The last major principle that you will need to be concerned with is justice. Justice can be characterized as what is considered as fairness and equality. But this alone (as with everything else so far) is not enough to really tell us enough to get us anywhere morally.  We need further specifications. The potential specifications are utilitarianism, egalitarianism, and libertarianism. Utilitarianism solves justice the exact way utilitarianism solves all problems: something is just so far as it maximizes utility. Egalitarianism (in its most basic form) claims something is just so far as there is an equal distribution of goods throughout the system. Egalitarianism runs a range of views. Lighter, more complicated versions of egalitarianism, such as John Rawls’, modify the degree to which everything must be equal--advocating some, but limited inequality--but are very careful to stray too far from the egalitarian ideal.
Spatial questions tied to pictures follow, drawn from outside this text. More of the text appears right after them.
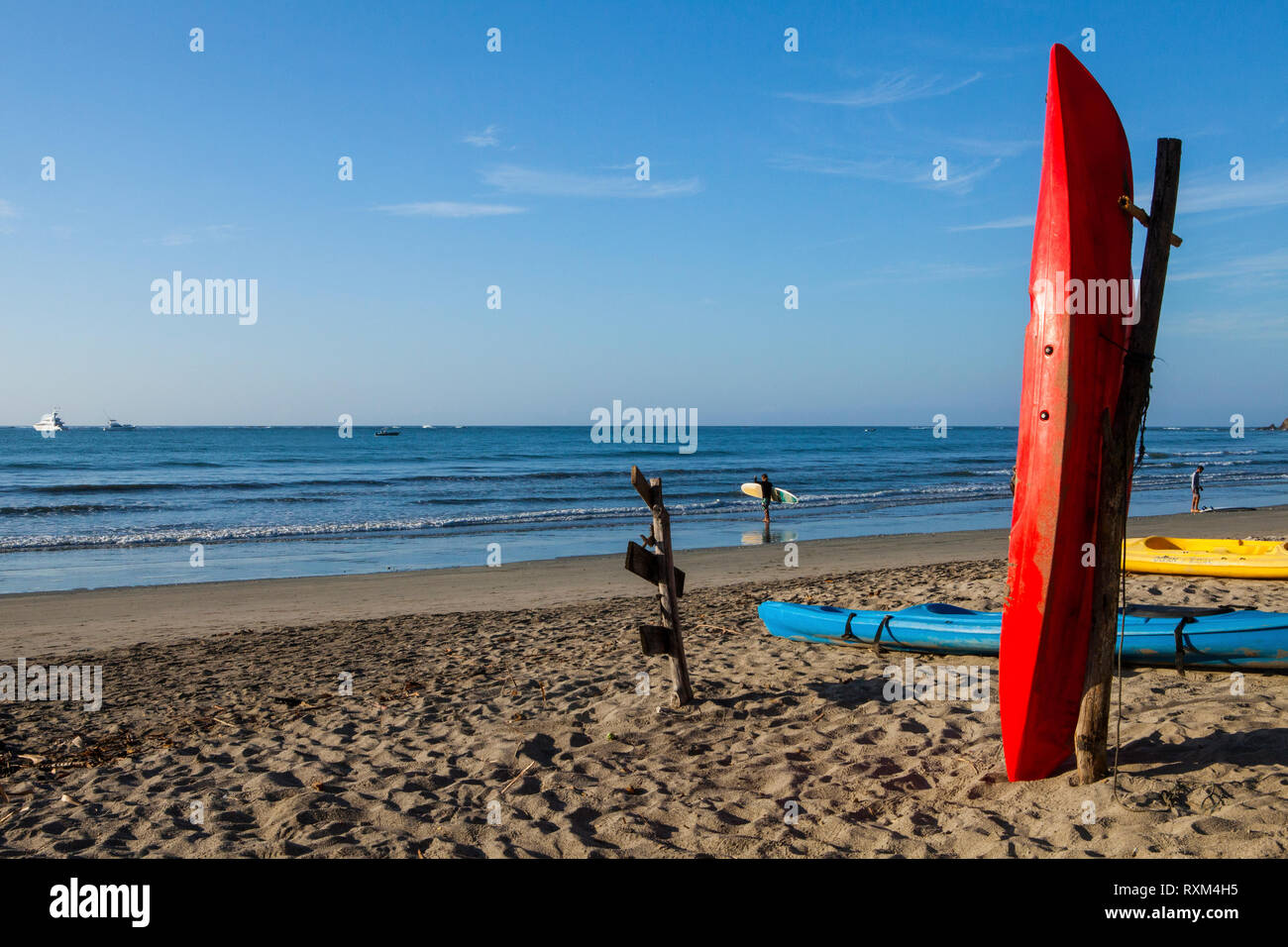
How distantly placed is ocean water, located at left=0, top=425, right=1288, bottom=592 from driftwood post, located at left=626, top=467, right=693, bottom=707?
33.6 feet


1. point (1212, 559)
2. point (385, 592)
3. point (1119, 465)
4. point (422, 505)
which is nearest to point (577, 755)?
point (1119, 465)

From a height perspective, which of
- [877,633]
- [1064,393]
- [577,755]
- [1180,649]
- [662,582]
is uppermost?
[1064,393]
Libertarianism may be the most familiar and most popular view in society at large. It is famous for its small government rhetoric. In the matter of justice, libertarianism holds that inequality can be justified so far as that inequality is the result of nature. Redistributive schemes (which equalitarian schemes favor) are only just in cases where human constructs have caused the specified harm. This is particularly relevant in matters of medicine, as illness is largely taken to be a natural occurrence. According to libertarians, it would be unjust to take money from individuals who have earned it to help treat individuals who are suffering from a natural affliction.

We will talk more about these matters of justice when we get to Week 4: Health Care and Justice. For now, consider the different ways these various concepts and principles can be applied. Look at what you intuitively think and try and figure out what principles you incline towards naturally. Then, examine your own views and try and think up some potential objections to your own position.